Chylomicrons are the largest of the lipoproteins and the least dense because of their rich triacylglycerol content. They are assembled from dietary lipids (the exogenous lipoprotein pathway) within the epithelial cells of the small intestine and then secreted into the lymphatic vessels draining the gut (see Fig. 29.10). They enter the bloodstream via the left subclavian vein. The major apolipoproteins of chylomicrons are apolipoprotein B-48 (apoB-48), apoCII, and apoE (see Table 32.3). The apoCII activates lipoprotein lipase (LPL), an enzyme that projects into the lumen of capillaries in adipose tissue, cardiac muscle, skeletal muscle, and the acinar cells of mammary tissue. This activation allows LPL to hydrolyze the triacylglycerol of the chylomicrons, leading to the release of free fatty acids. The muscle cells then oxidize the fatty acids as fuel, while the adipocytes and mammary cells store them as triacylglycerols (fat) or, in the case of the lactating breast, use them for milk formation. The partially hydrolyzed chylomicrons remaining in the bloodstream (the chylomicron remnants), now partly depleted of their core triacylglycerols, have lost their apoCII but still retain their apoE and apoB-48 proteins. Receptors in the plasma membranes of the liver cells bind to apoE on the surface of these remnants, allowing them to be taken up by the liver through a process of receptor-mediated endocytosis (see later).
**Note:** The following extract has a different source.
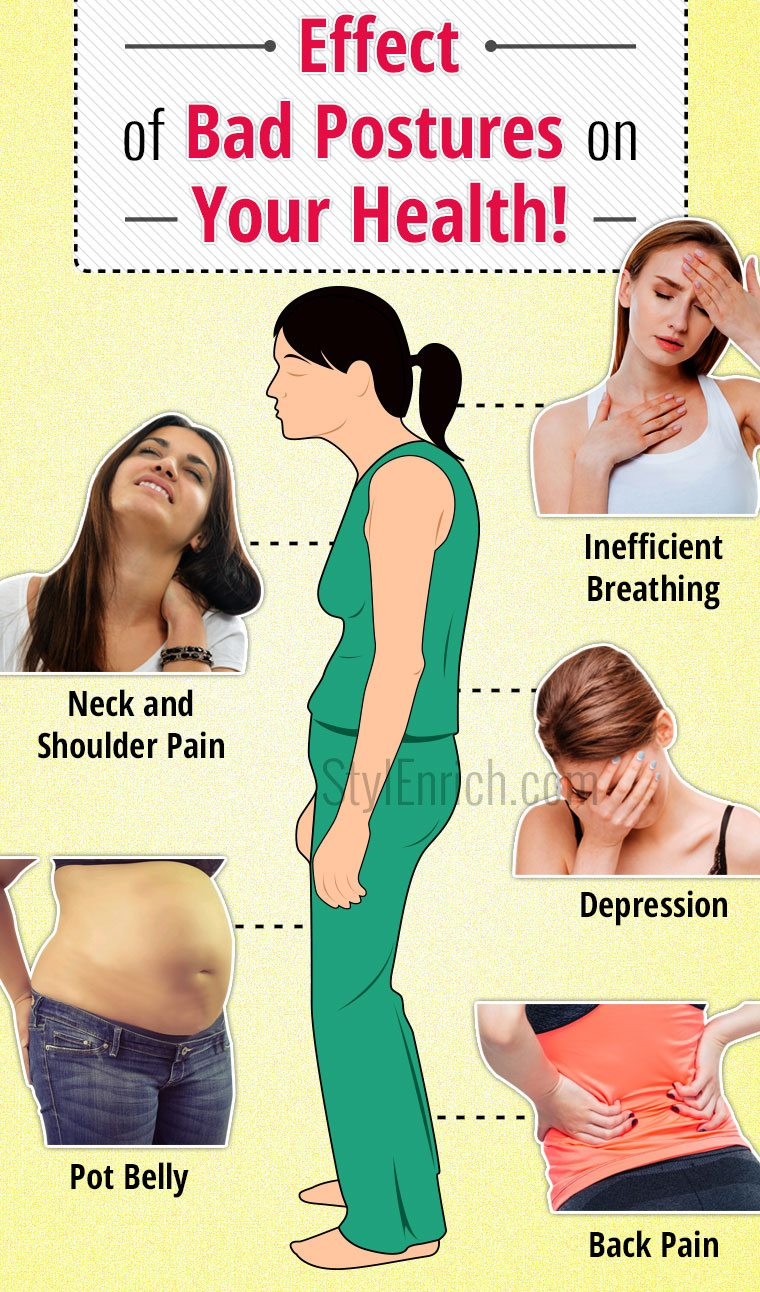 Effects of bad posture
B. Very-Low-Density Lipoprotein
If dietary intake of carbohydrates exceeds the immediate fuel requirements of the liver, the excess carbohydrates are converted to triacylglycerols, which, along with free and esterified cholesterol, phospholipids, and the major apolipoprotein apoB-100 (see Table 32.3), are packaged to form nascent VLDL. These particles are then secreted from the liver (the “endogenous” pathway of lipoprotein metabolism) into the bloodstream (Fig. 32.13), where they accept apoCII and apoE from circulating HDL particles. This then forms the mature VLDL particle. These particles are then transported from the hepatic veins to capillaries in skeletal and cardiac muscle and adipose tissue, as well as lactating mammary tissues, where lipoprotein lipase is activated by apoCII in the VLDL particles. The activated enzyme facilitates the hydrolysis of the triacylglycerol in VLDL, causing the release of fatty acids and glycerol from a portion of core triacylglycerols. These fatty acids are oxidized as fuel by muscle cells, used in the resynthesis of triacylglycerols in fat cells, and used for milk production in the lactating breast. As the VLDL particles are depleted of triacylglycerol, VLDL remnants are formed. Approximately 50% of these remnants are taken up from the blood by liver cells through the binding of VLDL apoE to the hepatocyte plasma membrane apoE receptor, followed by endocytic internalization of the VLDL remnant (similar to the fate of the chylomicron remnant).